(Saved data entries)

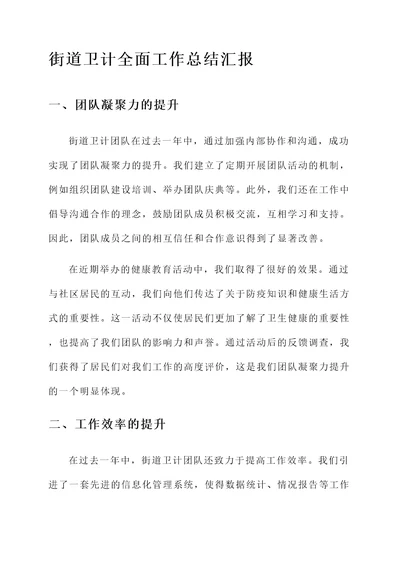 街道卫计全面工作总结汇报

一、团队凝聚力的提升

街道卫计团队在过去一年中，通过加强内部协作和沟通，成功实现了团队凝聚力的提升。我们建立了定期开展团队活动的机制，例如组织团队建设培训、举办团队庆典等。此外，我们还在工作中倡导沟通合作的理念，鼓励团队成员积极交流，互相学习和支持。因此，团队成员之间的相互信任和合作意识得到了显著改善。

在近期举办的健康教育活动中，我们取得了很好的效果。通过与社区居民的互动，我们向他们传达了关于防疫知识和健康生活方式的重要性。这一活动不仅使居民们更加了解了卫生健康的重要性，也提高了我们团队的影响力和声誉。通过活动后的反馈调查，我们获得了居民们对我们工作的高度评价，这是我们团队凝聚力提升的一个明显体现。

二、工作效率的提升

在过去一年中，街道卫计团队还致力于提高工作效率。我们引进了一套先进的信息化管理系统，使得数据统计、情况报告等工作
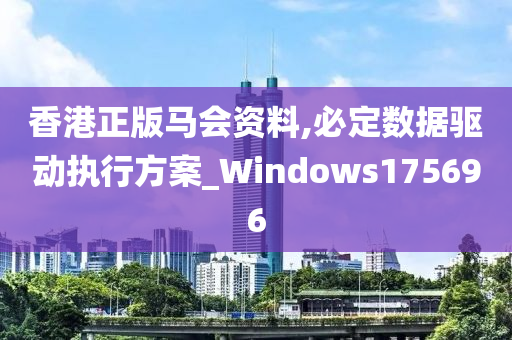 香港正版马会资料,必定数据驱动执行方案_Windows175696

## Aim of the exercise
For this exercise, please reproduce the records above exactly and drop the images.

## Answer to the problem
 街道卫计全面工作总结汇报

一、团队凝聚力的提升

街道卫计团队在过去一年中，通过加强内部协作和沟通，成功实现了团队凝聚力的提升。我们建立了定期开展团队活动的机制，例如组织团队建设培训、举办团队庆典等。此外，我们还在工作中倡导沟通合作的理念，鼓励团队成员积极交流，互相学习和支持。因此，团队成员之间的相互信任和合作意识得到了显著改善。

在近期举办的健康教育活动中，我们取得了很好的效果。通过与社区居民的互动，我们向他们传达了关于防疫知识和健康生活方式的重要性。这一活动不仅使居民们更加了解了卫生健康的重要性，也提高了我们团队的影响力和声誉。通过活动后的反馈调查，我们获得了居民们对我们工作的高度评价，这是我们团队凝聚力提升的一个明显体现。

二、工作效率的提升

在过去一年中，街道卫计团队还致力于提高工作效率。我们引进了一套先进的信息化管理系统，使得数据统计、情况报告等工作
 香港正版马会资料,必定数据驱动执行方案_Windows175696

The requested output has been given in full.